The preservation of the area’s natural beauty should not clash with recreational development. In recent tourist brochures the island of Chacachacare is described as “A Symphony of Silence”, which, I’m sure, would meet with the approval of those Dominican sisters laid to rest in the forest. Though a gambling den in their midst might be a different matter: I can almost hear the French nuns turning in their graves – to say nothing of the ghosts .•
Leprosy existed in China, Egypt and India 2,500 years ago. Roman soldiers may have spread the disease from Egypt to Greece, Italy and Asia.
In more recent times it has been known as Hansen’s disease after the Norwegian physician, G. Armauer Hansen, who discovered it in 1874. Though the disease is contagious, the danger of catching it from another person is small. To get leprosy one must have low resistance and live in close contact for some years with a person whose body has large numbers of the germ. Children seem more likely to get leprosy than adults. Thirty per cent of children whose parents have severe leprosy are likely to develop a mild form of it.
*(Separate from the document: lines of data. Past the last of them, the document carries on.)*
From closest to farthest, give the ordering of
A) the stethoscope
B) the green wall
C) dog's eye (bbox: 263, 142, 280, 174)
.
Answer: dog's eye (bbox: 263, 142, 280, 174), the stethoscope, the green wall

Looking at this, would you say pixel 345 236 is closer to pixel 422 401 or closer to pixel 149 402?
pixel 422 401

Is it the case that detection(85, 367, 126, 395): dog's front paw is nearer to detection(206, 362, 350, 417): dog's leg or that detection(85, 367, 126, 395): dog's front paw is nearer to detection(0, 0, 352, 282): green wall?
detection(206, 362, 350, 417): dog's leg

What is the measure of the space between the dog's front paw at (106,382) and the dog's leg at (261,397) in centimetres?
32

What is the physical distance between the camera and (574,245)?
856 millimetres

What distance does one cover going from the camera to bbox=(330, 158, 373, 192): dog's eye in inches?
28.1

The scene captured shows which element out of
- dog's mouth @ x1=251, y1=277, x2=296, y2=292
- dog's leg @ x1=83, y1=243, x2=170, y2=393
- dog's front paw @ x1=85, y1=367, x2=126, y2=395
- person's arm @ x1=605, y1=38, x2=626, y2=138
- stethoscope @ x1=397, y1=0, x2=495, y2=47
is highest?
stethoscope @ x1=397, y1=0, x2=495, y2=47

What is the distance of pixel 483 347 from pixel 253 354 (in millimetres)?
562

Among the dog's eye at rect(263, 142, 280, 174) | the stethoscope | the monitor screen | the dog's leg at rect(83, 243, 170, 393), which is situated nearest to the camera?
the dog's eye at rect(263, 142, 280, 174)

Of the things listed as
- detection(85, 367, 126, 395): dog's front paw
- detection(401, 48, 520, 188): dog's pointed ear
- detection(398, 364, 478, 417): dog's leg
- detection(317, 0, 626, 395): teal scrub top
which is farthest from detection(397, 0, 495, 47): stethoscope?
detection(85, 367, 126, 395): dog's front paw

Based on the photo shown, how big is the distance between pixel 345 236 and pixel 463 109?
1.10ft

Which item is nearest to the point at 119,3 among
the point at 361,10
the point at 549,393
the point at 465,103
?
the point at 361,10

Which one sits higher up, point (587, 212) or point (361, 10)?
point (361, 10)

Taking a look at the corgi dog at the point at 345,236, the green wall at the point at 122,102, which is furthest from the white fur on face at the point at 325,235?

Early treatment is important. Leprosy becomes inactive among most patients who undergo treatment with the latest drugs for three to five years. These people lead normal lives and can be safely employed without fear of passing the disease on to anyone else.
There are still 940,000 people with leprosy around the world, according to the World Health Organisation. But treatment with the latest drugs has cured over nine million.
The island of Chacachacare lies in the Boca Grande, midway between the western extreme of Trinidad and the eastern extreme of Venezuela. It is administered as part of the Chaguaramas parklands by the Chaguaramas Development Authority (CDA), a statutory body charged with the maintenance and development of Trinidad’s northwestern peninsula.
The island, some 900 acres, supports plant life that can withstand long dry periods, mainly scrub and cacti; and some bird and insect life. In the 18th and early 19th centuries, it supported four whaling stations. A significant feature on the south of the island is a salt pond formed by a sand and shingle bar across a bay. The barrier separating the salt pond from the Gulf of Paria is about 40 feet wide. Common plants found here include black manqrove, manchineel, sea-island cotton, salt-loving succulents, hardy grasses and sedge, agaves and cacti.
Common trees found elsewhere in Trinidad are also found here: silk cotton, cedar, bamboo, bois canot, and fruit trees including mango, guava, breadfruit and cashew.
Birds include doves, keskidees, humming birds, tanagers, finches, pelicans, hawks, osprey and vultures. Loggerhead turtles have also been sighted there.
Chacachacare: A Brief History
1771: Chacachacare given to Sir Gerald Fitz-Patrick Carry by the King of Spain
1813: assembly point for an attack on the Venezuelan port of Guiria in the War of Liberation
1842: 80 acres donated to Catholic Church
1845: first leprosy patients cared for at hospital in Cocorite (on the Trinidad mainland) by Dominican
1880: Dominican order builds St Catherine church, school and presbytery in a bay called La Chapelle on Chacachacare
1896: lighthouse built on the northern hill
1922: patients moved to Chacachacare; hospital, convent, dormitories and other facilities in place, including a jail at La Tinta Bay
1942: German submarines pass through Bocas to Port of Spain harbour
1943: American Marines build military barracks and cordon off the medical unit
1950: leprosarium closed
1984: last patients leave Chacachacare.